▸ **Texte à lire**
_____

Sans enracinement un peuple est condamné à disparaître


Par Patrice-Hans Perrier − Le 15 juillet 2019 − Source Carnets d’un promeneur

Déracinement photo libre de droits

À une époque où nationalisme et mondialisme s’affrontent dans l’arène de la guerre des communications, il importe de mettre de côté les idéologies mortifères qui nous empêchent de reprendre contact avec la réalité de toute citoyenneté qui se respecte. Est citoyen celui ou celle qui fait partie d’une collectivité enracinée sur un territoire donné. Penser la nation, par-delà les débats idéologiques, c’est poser la question incontournable de l’enracinement.

Nous reprenons un article composé en 2016 avec l’intention de poursuivre cette réflexion critique portant sur la naissance d’une véritable doctrine d’état susceptible de permettre au Québec de sortir de sa léthargie politique et sociale.

La question du territoire

L’espace de la collectivité

La citoyenneté est à la collectivité ce que l’indépendance est à l’enfant qui devient adulte. La citoyenneté est fédératrice, c’est-à-dire qu’elle agrège les habitants d’un territoire donné au gré d’un modus vivendi qui prend la forme d’une constitution ou de ce qui peut en tenir lieu. Celui qui est déchu de sa citoyenneté devient un apatride et doit, conséquemment, se retirer de la cité puisqu’il ne respecte pas le pacte social. La citoyenneté permet au « vivre ensemble » d’être plus qu’une vague pétition de principe à partir de l’aménagement d’un territoire, du ménagement des forces vives en présence. Le philosophe Martin Heidegger a longuement réfléchi sur la problématique de l’enracinement et pose la question identitaire en termes de ménagement des espaces de vie que nous partageons par la force des choses avec nos proches et … nos moins proches.

Il faut prendre la peine de lire (ou de relire) « Essais et conférences » 1, une œuvre-phare du grand philosophe allemand. Son texte intitulé « Bâtir habiter penser » traite de l’habitation en tant qu’elle constitue l’acte fondamental d’occupation du sol. Habiter un espace c’est se projeter à travers un vécu qui ambitionne de transformer nos forces vives pour faire éclore nos potentialités en gestation. Voilà pourquoi Heidegger parle de «ménagement», dans le sens de labourage, puisqu’un espace de vie est tout sauf un espace concentrationnaire. Il s’agit d’enclore et de protéger les «forces de la vie» pour qu’elles puissent prendre appui sur un espace de réalisation tangible.

Voilà près d’un demi-millénaire que le peuple Canadien-français – ou Français d’Amérique – occupe de façon dynamique un territoire grand comme l’Europe centrale. La nation Canadienne-française (Québécoise) s’est enracinée sur les deux rives qui bordent le Fleuve Saint-Laurent et elle a donné vie à d’innombrables surgeons qui ont porté à bout de bras le projet de nos ancêtres à travers l’arrière-pays, bien au-delà des voies de pénétration du continent. Cette nation occupe un territoire immense qu’elle a défriché, labouré et ensemencé à travers le processus de gestation du pays. Nous sommes enracinés à même le socle d’un territoire qui porte en lui les potentialités du pays réel et notre résilience témoigne de la force de cet enracinement graduel.

_____

▸ **Données fournies**

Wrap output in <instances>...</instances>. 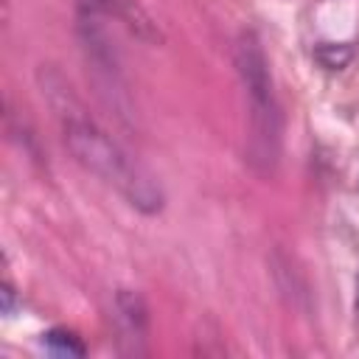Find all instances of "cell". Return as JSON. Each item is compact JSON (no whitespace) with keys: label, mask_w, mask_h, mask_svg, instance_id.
<instances>
[{"label":"cell","mask_w":359,"mask_h":359,"mask_svg":"<svg viewBox=\"0 0 359 359\" xmlns=\"http://www.w3.org/2000/svg\"><path fill=\"white\" fill-rule=\"evenodd\" d=\"M39 84H42V95L48 98L59 121L65 146L70 149L76 163L84 165L90 174L101 177L104 182L115 185L135 208L146 213L160 210L163 208L160 185L93 121V115L84 109V104L70 90V84L53 67L39 70Z\"/></svg>","instance_id":"1"},{"label":"cell","mask_w":359,"mask_h":359,"mask_svg":"<svg viewBox=\"0 0 359 359\" xmlns=\"http://www.w3.org/2000/svg\"><path fill=\"white\" fill-rule=\"evenodd\" d=\"M236 70L244 84V93L250 98V140L247 154L258 174L269 177L280 160V132H283V115L280 104L272 87V73L266 53L252 31H244L236 39L233 48Z\"/></svg>","instance_id":"2"},{"label":"cell","mask_w":359,"mask_h":359,"mask_svg":"<svg viewBox=\"0 0 359 359\" xmlns=\"http://www.w3.org/2000/svg\"><path fill=\"white\" fill-rule=\"evenodd\" d=\"M79 6L87 14L115 17L118 22H123L132 34H137L146 42H163V34H160L157 22L149 17V11L137 0H79Z\"/></svg>","instance_id":"3"},{"label":"cell","mask_w":359,"mask_h":359,"mask_svg":"<svg viewBox=\"0 0 359 359\" xmlns=\"http://www.w3.org/2000/svg\"><path fill=\"white\" fill-rule=\"evenodd\" d=\"M115 309H118V320L123 323V339H146V328H149V317H146V303L137 292L121 289L115 297Z\"/></svg>","instance_id":"4"},{"label":"cell","mask_w":359,"mask_h":359,"mask_svg":"<svg viewBox=\"0 0 359 359\" xmlns=\"http://www.w3.org/2000/svg\"><path fill=\"white\" fill-rule=\"evenodd\" d=\"M42 345H45L50 353H56V356H84V353H87L84 342H81L73 331H67V328H50V331L42 337Z\"/></svg>","instance_id":"5"},{"label":"cell","mask_w":359,"mask_h":359,"mask_svg":"<svg viewBox=\"0 0 359 359\" xmlns=\"http://www.w3.org/2000/svg\"><path fill=\"white\" fill-rule=\"evenodd\" d=\"M353 56V50H351V45H320L317 48V59H320V65H325L328 70H339L342 65H348V59Z\"/></svg>","instance_id":"6"},{"label":"cell","mask_w":359,"mask_h":359,"mask_svg":"<svg viewBox=\"0 0 359 359\" xmlns=\"http://www.w3.org/2000/svg\"><path fill=\"white\" fill-rule=\"evenodd\" d=\"M3 314H14V289L8 283H3Z\"/></svg>","instance_id":"7"},{"label":"cell","mask_w":359,"mask_h":359,"mask_svg":"<svg viewBox=\"0 0 359 359\" xmlns=\"http://www.w3.org/2000/svg\"><path fill=\"white\" fill-rule=\"evenodd\" d=\"M356 309H359V283H356Z\"/></svg>","instance_id":"8"}]
</instances>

_____

▸ **Énoncé**
Dans le texte sur l'enracinement, relevez tous les participes passés de la phrase commençant par « Cette nation occupe un territoire immense » qui expriment ce que la nation a fait de ce territoire.

▸ **Réponse**
défriché, labouré, ensemencé